I am also assuming that the person who is autistic was physically able to lift his or her arms before.
Also, is he or she an autistic child, teen, or adult? The cause may be different for each of them.
Has there been a physical episode perhaps recently that may have caused any head injuries?
Now, here is a question that the caretaker would not be able to know because the autistic person is unable to convey this. The question is: Does it hurt for the autistic person to lift his or her arms?
There is one way to find out, maybe. If the autistic person allows the caretaker to touch and hold him or her, then hold one of the arms and slowly lift it upwards and observe the facial expression. The facial expression would convey two emotions: If the facial expression is that of a frown and there is a violent jerking away movement, then the autistic person is resisting. Therefore it might be difficult to tell if his or her arm is hurting. If the facial expression is that of a frown without any violent jerking away movement, and the autistic person allows the caretaker to continue to lift the arm, and then suddenly the facial expression changes to an expression of agony, suffering or “pain”, and at this moment, look straight into the eyes of the autistic person, then we can assume that lifting the arm is causing pain.

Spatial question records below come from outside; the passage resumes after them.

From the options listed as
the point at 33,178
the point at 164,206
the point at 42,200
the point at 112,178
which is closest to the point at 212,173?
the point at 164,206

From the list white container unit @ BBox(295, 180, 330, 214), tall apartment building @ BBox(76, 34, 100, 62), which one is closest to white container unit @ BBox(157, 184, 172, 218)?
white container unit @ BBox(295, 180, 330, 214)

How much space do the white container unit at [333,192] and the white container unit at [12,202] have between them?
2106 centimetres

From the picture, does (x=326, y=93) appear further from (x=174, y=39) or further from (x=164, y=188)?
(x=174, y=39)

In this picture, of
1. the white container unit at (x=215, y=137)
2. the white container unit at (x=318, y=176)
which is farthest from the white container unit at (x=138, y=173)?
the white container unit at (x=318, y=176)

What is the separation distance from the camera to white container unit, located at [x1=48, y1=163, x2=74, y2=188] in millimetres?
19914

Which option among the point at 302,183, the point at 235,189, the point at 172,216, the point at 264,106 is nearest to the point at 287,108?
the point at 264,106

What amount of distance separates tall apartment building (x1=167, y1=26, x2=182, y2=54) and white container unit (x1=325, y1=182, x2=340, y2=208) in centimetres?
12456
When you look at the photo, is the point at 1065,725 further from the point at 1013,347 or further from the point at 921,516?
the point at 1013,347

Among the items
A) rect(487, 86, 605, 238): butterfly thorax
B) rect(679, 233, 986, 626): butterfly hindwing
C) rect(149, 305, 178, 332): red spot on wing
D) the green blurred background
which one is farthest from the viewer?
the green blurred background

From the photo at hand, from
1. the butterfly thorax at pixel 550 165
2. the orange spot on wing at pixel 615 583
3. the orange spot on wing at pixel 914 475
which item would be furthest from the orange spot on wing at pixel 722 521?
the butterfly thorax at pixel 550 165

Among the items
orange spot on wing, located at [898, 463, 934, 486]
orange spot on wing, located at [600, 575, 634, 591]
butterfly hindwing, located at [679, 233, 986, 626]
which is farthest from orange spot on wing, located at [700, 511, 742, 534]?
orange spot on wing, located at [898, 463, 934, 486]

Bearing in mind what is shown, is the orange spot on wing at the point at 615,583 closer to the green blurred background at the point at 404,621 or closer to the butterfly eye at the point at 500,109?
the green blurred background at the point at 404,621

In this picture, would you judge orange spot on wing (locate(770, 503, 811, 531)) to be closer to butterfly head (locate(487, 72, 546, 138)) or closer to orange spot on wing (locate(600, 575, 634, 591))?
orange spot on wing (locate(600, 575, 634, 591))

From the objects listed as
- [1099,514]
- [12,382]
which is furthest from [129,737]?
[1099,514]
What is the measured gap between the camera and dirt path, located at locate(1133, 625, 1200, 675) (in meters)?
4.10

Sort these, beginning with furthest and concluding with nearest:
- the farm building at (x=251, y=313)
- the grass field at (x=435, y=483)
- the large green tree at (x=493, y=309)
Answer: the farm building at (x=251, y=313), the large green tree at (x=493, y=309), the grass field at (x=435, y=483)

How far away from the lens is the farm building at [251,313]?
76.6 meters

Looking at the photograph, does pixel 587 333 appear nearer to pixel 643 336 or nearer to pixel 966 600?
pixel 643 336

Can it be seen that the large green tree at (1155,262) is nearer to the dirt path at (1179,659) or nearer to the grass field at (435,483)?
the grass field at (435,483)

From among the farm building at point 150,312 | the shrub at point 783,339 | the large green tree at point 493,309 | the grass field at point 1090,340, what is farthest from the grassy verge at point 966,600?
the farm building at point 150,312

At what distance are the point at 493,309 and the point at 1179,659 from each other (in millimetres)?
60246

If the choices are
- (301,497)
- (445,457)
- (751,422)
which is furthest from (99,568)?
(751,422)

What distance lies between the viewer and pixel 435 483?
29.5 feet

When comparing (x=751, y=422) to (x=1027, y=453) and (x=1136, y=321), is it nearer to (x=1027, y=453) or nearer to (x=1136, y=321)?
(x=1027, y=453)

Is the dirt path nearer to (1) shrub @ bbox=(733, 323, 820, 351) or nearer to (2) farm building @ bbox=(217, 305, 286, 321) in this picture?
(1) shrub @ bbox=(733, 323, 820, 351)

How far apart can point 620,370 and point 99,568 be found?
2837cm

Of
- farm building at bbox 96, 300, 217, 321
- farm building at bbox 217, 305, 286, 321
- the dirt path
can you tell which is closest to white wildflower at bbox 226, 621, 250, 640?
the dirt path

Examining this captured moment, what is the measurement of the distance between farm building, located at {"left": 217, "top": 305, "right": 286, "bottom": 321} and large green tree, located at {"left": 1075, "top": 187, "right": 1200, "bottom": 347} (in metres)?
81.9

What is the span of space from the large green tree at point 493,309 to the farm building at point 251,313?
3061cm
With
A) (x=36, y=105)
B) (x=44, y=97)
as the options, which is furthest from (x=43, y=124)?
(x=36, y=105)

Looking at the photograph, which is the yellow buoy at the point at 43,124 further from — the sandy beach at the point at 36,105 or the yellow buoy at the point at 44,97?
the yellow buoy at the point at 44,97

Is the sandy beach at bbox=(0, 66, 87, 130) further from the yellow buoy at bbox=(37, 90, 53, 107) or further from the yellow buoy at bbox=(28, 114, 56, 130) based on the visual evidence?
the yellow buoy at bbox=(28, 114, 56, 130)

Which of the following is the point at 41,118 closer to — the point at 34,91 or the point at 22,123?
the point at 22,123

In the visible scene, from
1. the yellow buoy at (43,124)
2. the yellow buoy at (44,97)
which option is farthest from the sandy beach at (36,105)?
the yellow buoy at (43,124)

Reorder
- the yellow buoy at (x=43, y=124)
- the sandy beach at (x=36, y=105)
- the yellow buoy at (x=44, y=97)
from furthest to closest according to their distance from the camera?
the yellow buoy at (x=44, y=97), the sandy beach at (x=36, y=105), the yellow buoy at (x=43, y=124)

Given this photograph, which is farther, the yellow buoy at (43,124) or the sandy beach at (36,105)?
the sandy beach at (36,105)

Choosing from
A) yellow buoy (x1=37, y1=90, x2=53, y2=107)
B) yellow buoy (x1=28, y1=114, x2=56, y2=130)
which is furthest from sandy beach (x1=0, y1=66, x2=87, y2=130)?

In this case, has there been a physical episode perhaps recently that may have twisted the arm muscles, especially at the shoulder joints? Distortion of the arms, impact trauma of the arms and the arm joints may have caused the pain. Acupressure of the shoulder and upper arm muscles should help to ease the inability to lift the arms. The reference here is the case of the lady who could not lift her arms because of rough sex. Acupressure restored her ability to lift her arms. This is a case of a physical inability to lift the arms.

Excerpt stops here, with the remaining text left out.